Data to examine: Begin
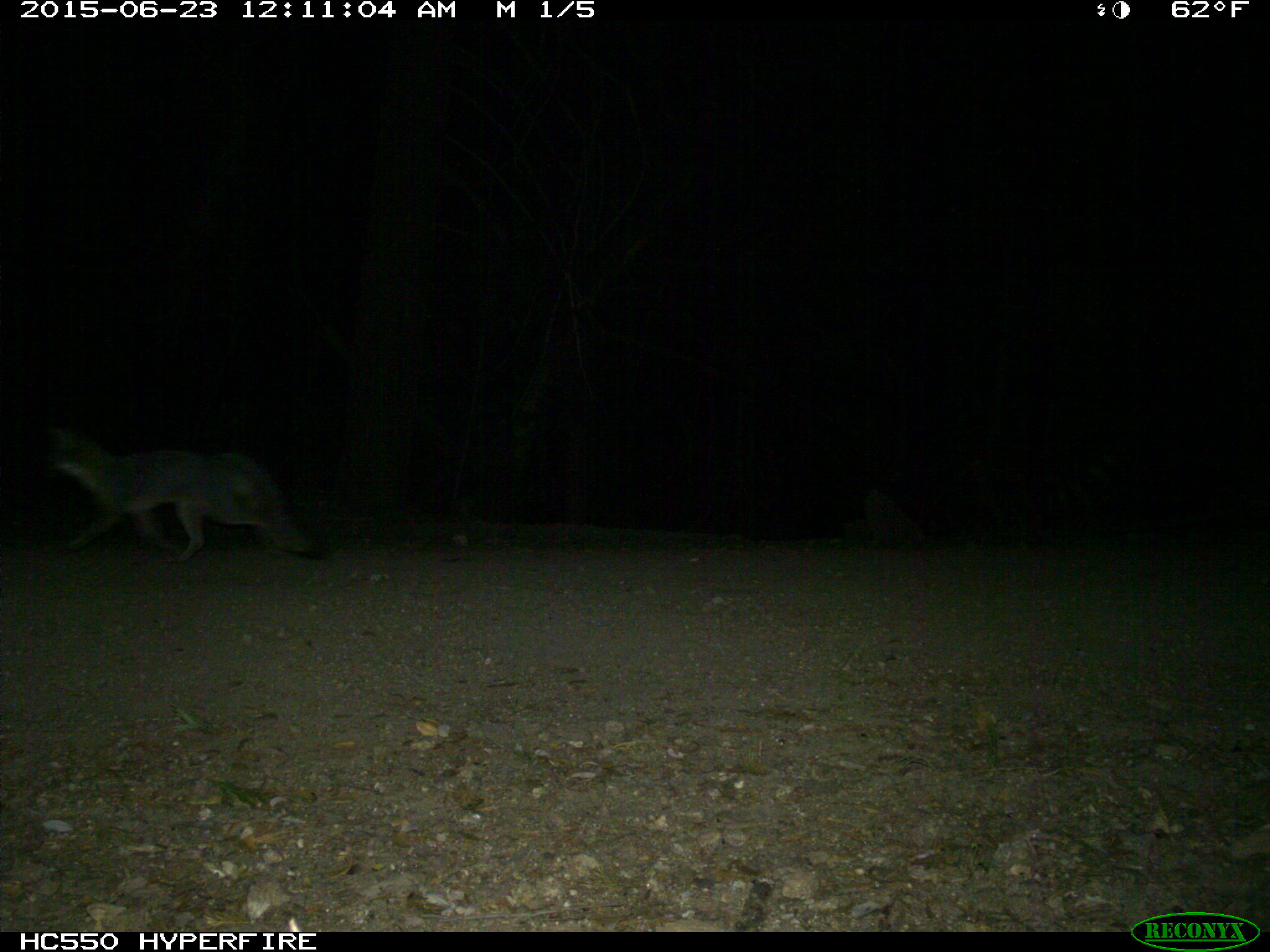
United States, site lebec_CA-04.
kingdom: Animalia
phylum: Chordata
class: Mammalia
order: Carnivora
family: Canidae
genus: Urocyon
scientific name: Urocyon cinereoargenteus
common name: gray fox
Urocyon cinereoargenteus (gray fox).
Data to examine: End
I would like the data copied exactly as it stands, with no pictures included.

United States, site lebec_CA-04.
kingdom: Animalia
phylum: Chordata
class: Mammalia
order: Carnivora
family: Canidae
genus: Urocyon
scientific name: Urocyon cinereoargenteus
common name: gray fox
Urocyon cinereoargenteus (gray fox).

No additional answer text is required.